Menu mobile
RSS

Décrocher un portrait du Président Macron est justifié par la liberté d’expression

mardi 03 novembre 2020
Droit de la presse

Plusieurs décisions judiciaires ont été rendues ces dernières années à l’encontre de militants décrocheurs de portraits du Président de la république, dans le but d’alerter sur l’attentisme des pouvoirs publics dans la lutte contre le réchauffement climatique.

Pour la première fois, une relaxe a été prononcée sur le fondement de l’exercice de la liberté fondamentale d’expression, par le tribunal correctionnel d’Auch dans un jugement (non définitif) du 27 octobre 2020, remarquablement motivé.

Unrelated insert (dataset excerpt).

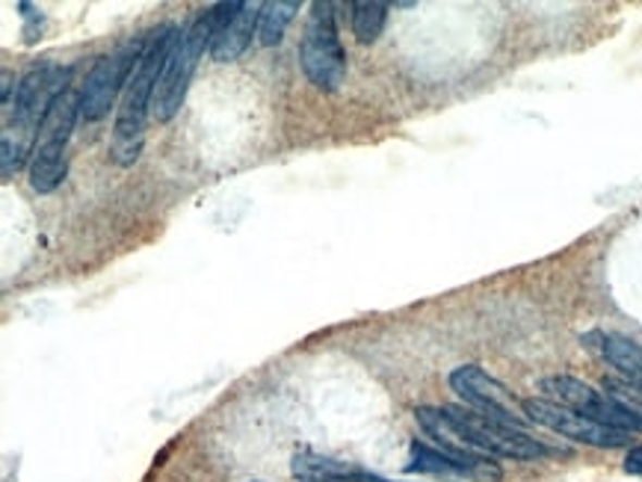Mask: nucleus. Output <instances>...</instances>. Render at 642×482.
Segmentation results:
<instances>
[{"mask_svg":"<svg viewBox=\"0 0 642 482\" xmlns=\"http://www.w3.org/2000/svg\"><path fill=\"white\" fill-rule=\"evenodd\" d=\"M69 81H72V69L42 65V69L24 74L22 84L15 86V98L10 101L12 122L3 131V143H0V151H3L0 163H3L7 181L24 166L27 155H33L36 137H39L51 107L69 92Z\"/></svg>","mask_w":642,"mask_h":482,"instance_id":"1","label":"nucleus"},{"mask_svg":"<svg viewBox=\"0 0 642 482\" xmlns=\"http://www.w3.org/2000/svg\"><path fill=\"white\" fill-rule=\"evenodd\" d=\"M178 30L175 27H160L151 39H148L146 57L137 65V72L131 77L122 104H119L116 125H113V143H110V158L116 160L119 166H131L137 163L143 155V143H146V122L155 104V89H158L160 72L166 63L169 48L175 42Z\"/></svg>","mask_w":642,"mask_h":482,"instance_id":"2","label":"nucleus"},{"mask_svg":"<svg viewBox=\"0 0 642 482\" xmlns=\"http://www.w3.org/2000/svg\"><path fill=\"white\" fill-rule=\"evenodd\" d=\"M217 18H220V10H217V7L208 12H201L190 27H184V30L175 36V42L169 48L166 63H163V72H160L158 89H155V104H151V115L158 119L160 125H166V122H172V119L181 113L201 53L211 51L213 33H217Z\"/></svg>","mask_w":642,"mask_h":482,"instance_id":"3","label":"nucleus"},{"mask_svg":"<svg viewBox=\"0 0 642 482\" xmlns=\"http://www.w3.org/2000/svg\"><path fill=\"white\" fill-rule=\"evenodd\" d=\"M299 63L308 81L323 92H337L347 77V51L337 36L335 7L326 0H317L308 12L306 33L299 45Z\"/></svg>","mask_w":642,"mask_h":482,"instance_id":"4","label":"nucleus"},{"mask_svg":"<svg viewBox=\"0 0 642 482\" xmlns=\"http://www.w3.org/2000/svg\"><path fill=\"white\" fill-rule=\"evenodd\" d=\"M81 115V95L72 89L51 107L30 155V187L36 193H53L65 181V148L72 139L74 122Z\"/></svg>","mask_w":642,"mask_h":482,"instance_id":"5","label":"nucleus"},{"mask_svg":"<svg viewBox=\"0 0 642 482\" xmlns=\"http://www.w3.org/2000/svg\"><path fill=\"white\" fill-rule=\"evenodd\" d=\"M148 39L122 45L119 51L101 57L92 72L86 74V84L81 89V119L86 122H101L110 107L116 104L119 95H125L131 77L146 57Z\"/></svg>","mask_w":642,"mask_h":482,"instance_id":"6","label":"nucleus"},{"mask_svg":"<svg viewBox=\"0 0 642 482\" xmlns=\"http://www.w3.org/2000/svg\"><path fill=\"white\" fill-rule=\"evenodd\" d=\"M539 391L545 394V399L566 406V409L587 415L595 423H604L610 430L619 432H642V415L631 411L628 406H621L607 394L590 388L587 382H580L575 376H545L539 382Z\"/></svg>","mask_w":642,"mask_h":482,"instance_id":"7","label":"nucleus"},{"mask_svg":"<svg viewBox=\"0 0 642 482\" xmlns=\"http://www.w3.org/2000/svg\"><path fill=\"white\" fill-rule=\"evenodd\" d=\"M450 388L471 406L474 411L485 415V418L497 420L504 427L521 430L530 423L524 415V399H516L509 391L497 382L495 376H489L483 368L477 364H462L450 373Z\"/></svg>","mask_w":642,"mask_h":482,"instance_id":"8","label":"nucleus"},{"mask_svg":"<svg viewBox=\"0 0 642 482\" xmlns=\"http://www.w3.org/2000/svg\"><path fill=\"white\" fill-rule=\"evenodd\" d=\"M524 415L530 418V423H539V427L557 432L563 438L590 444V447H598V450H613V447H625L628 444V432L610 430V427L595 423L587 415H578V411L557 406V403H551L545 397L524 399Z\"/></svg>","mask_w":642,"mask_h":482,"instance_id":"9","label":"nucleus"},{"mask_svg":"<svg viewBox=\"0 0 642 482\" xmlns=\"http://www.w3.org/2000/svg\"><path fill=\"white\" fill-rule=\"evenodd\" d=\"M217 10H220V18H217V33H213L208 53L217 63H234L252 45V36H258L263 3L234 0V3H220Z\"/></svg>","mask_w":642,"mask_h":482,"instance_id":"10","label":"nucleus"},{"mask_svg":"<svg viewBox=\"0 0 642 482\" xmlns=\"http://www.w3.org/2000/svg\"><path fill=\"white\" fill-rule=\"evenodd\" d=\"M601 353L631 385L642 388V346L621 335H604L601 337Z\"/></svg>","mask_w":642,"mask_h":482,"instance_id":"11","label":"nucleus"},{"mask_svg":"<svg viewBox=\"0 0 642 482\" xmlns=\"http://www.w3.org/2000/svg\"><path fill=\"white\" fill-rule=\"evenodd\" d=\"M353 471H358V468H353L349 461L329 459V456H320V453L303 450L294 456V473L303 482H335L349 477Z\"/></svg>","mask_w":642,"mask_h":482,"instance_id":"12","label":"nucleus"},{"mask_svg":"<svg viewBox=\"0 0 642 482\" xmlns=\"http://www.w3.org/2000/svg\"><path fill=\"white\" fill-rule=\"evenodd\" d=\"M299 0H267L261 10V24H258V39L261 45H279L285 39L287 24L294 22L299 12Z\"/></svg>","mask_w":642,"mask_h":482,"instance_id":"13","label":"nucleus"},{"mask_svg":"<svg viewBox=\"0 0 642 482\" xmlns=\"http://www.w3.org/2000/svg\"><path fill=\"white\" fill-rule=\"evenodd\" d=\"M388 7L380 0H356L353 3V36L358 42H376L385 30Z\"/></svg>","mask_w":642,"mask_h":482,"instance_id":"14","label":"nucleus"},{"mask_svg":"<svg viewBox=\"0 0 642 482\" xmlns=\"http://www.w3.org/2000/svg\"><path fill=\"white\" fill-rule=\"evenodd\" d=\"M625 471L631 473V477H642V447H633L628 453V459H625Z\"/></svg>","mask_w":642,"mask_h":482,"instance_id":"15","label":"nucleus"}]
</instances>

Les décrocheurs poursuivis pour vol en réunion invoquaient en effet, outre des moyens de défense classiques tenant notamment à l’état de nécessité, une justification audacieuse tirée de la liberté d’expression, en invoquant l’article 10 de la Convention EDH. Loin de balayer cet argument d’un revers de main, le tribunal y accorde au contraire toute l’attention qu’il mérite et pose le principe suivant:

 “ Le fait justificatif résultant de la liberté d’expression peut prévaloir et justifier une relaxe en matière de délit de vol en réunion des portraits du Président de la République au sein de Mairies, dans l’hypothèse où l’action en premier lieu, révélant une protestation politique/militante poursuivie pénalement s’inscrit dans un débat d’intérêt général, en deuxième lieu qu’elle soit nécessaire au travers d’une action contextualisée non violente et très limitée dans le temps, en troisième lieu qu’elle soit strictement proportionnée et enfin que les sanctions pénales encourues ne puissent être considérées comme proportionnées”.

Selon le tribunal, ces conditions sont en effet réunies:

 - la lutte contre le réchauffement climatique est d’évidence d’intérêt général et le comportement des prévenus s’inscrit dans le débat public sur ce point;

 - Le mode d’expression est sérieux et a permis d’attirer l’attention, tout en étant limité dans le temps;

 - La soustraction momentanée des portraits, sans violences, est proportionnée;

 - La sanction pénale serait disproportionnée.

Ce raisonnement en 4 temps est tout à fait convaincant et s’inscrit dans une tendance significative de la jurisprudence qui consiste à admettre une justification tirée de la liberté d’expression, pour d’autres infractions que celles qui relèvent du strict droit de la presse.

On se souvient en effet de l’arrêt particulièrement remarqué rendu en 2016 par la chambre criminelle de la Cour de cassation ayant admis l’exercice de la liberté d’expression comme fait justificatif dans une poursuite pour escroquerie (crim. 26 octobre 2016 n°15-83774).

Plus récemment, c’est la Cour européenne des droits de l’homme elle-même qui a sanctionné la France pour n’avoir pas tenu compte de la liberté d’expression dans une affaire de dénonciation calomnieuse (CEDH 26 mai 2020 , Tête c/ France, n°59636/16).

La justification tirée de cette liberté a ainsi aujourd’hui une vocation transversale et il est parfaitement logique d’en tenir compte dans une poursuite pour vol, même s’il ne vient pas naturellement à l’esprit qu’une telle infraction puisse avoir quelque chose à voir avec le droit d’expression public du citoyen.